At startup, the BFS-QL server calls entity_types() and predicates()
on the backend and holds the results in memory. If the schema is small
enough -- the implementation uses a threshold of 20 entity types and 30
predicates -- the server injects the valid values directly into the
bfs_query tool description. The LLM reads the tool description before
it calls the tool, so it arrives at bfs_query already knowing what
node_types and predicates values are valid. No explicit describe_schema
call required.
This is a zero-cost optimization for small schemas. The LLM doesn't spend a tool call on orientation; the orientation is already embedded in the interface.

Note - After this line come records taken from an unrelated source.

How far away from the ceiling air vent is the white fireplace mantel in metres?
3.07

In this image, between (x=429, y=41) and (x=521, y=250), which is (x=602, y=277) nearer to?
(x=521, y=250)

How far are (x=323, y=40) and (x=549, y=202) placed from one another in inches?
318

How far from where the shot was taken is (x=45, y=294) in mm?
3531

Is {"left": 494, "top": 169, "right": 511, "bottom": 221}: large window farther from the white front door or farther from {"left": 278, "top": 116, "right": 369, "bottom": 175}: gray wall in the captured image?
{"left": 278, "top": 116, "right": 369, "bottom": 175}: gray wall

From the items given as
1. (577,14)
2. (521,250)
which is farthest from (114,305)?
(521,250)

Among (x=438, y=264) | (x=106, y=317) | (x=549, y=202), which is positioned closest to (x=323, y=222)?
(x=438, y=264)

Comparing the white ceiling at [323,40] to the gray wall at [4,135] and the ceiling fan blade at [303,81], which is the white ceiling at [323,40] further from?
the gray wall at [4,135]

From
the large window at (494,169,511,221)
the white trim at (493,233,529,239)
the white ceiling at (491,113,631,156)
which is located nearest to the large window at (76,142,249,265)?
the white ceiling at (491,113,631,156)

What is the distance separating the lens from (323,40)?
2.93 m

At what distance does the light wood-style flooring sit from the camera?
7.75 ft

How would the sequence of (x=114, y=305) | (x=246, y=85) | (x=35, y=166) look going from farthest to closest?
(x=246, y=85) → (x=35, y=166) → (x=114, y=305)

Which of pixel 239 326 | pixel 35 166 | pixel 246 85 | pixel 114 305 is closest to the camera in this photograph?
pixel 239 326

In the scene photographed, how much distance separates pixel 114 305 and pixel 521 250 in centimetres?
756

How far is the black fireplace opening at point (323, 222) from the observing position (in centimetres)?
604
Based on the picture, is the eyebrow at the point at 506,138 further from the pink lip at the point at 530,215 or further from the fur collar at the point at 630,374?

The tradeoff is tool description size. A graph with 19 entity types and
16 predicates adds roughly 200 characters to the bfs_query description --
negligible. A graph with 200 entity types and 500 predicates would make the
tool description unwieldy and consume context before the LLM has done
anything. Above the threshold, injection is suppressed and explicit calling
is the path.
Both modes are supported transparently. The server chooses based on schema size. The LLM's behavior is the same either way: it starts a session knowing the schema, whether that knowledge came from injection or from a tool call.
The graph_description as a First-Class Signal¶
The graph description is worth more attention than it usually receives. In the medlit example, it reads: "36 PubMed papers on Cushing disease and related endocrinology." That sentence tells an LLM several things that affect how it should reason:
- The corpus is small (36 papers). Claims that seem universal may be specific to this literature.
- The domain is focused (Cushing disease). Entities and relationships outside that domain are unlikely to be well-represented.
- The data source is biomedical literature. Relationships have provenance and carry confidence scores.
A graph operator deploying BFS-QL should treat the description as they
would treat a system prompt: an opportunity to shape how the LLM approaches
the data. "This graph contains inferred relationships; verify important
claims against source documents." "The entity type provisional indicates
entities whose canonical IDs could not be resolved." "Predicates are
directional; TREATS runs from drug to disease, not the reverse."
The server instructions mechanism serves a similar function. BFS-QL's
server sends a block of instructions to the LLM at session initialization,
before any tool calls. These instructions can include graph-specific
guidance that doesn't fit in the tool descriptions -- in the medlit
deployment, for example, the instructions note that entity IDs beginning
with prov: are provisional artifacts from the ingestion pipeline, carry
no external canonical meaning, and should be treated as anonymous
placeholders. Without that note, an LLM might waste reasoning cycles
wondering what a provisional ID like
prov:2e02b663d97c45499d4ce644abf81b8a refers to.
Self-description is not just schema. It is everything the graph operator knows about the data that the LLM would benefit from knowing before it starts.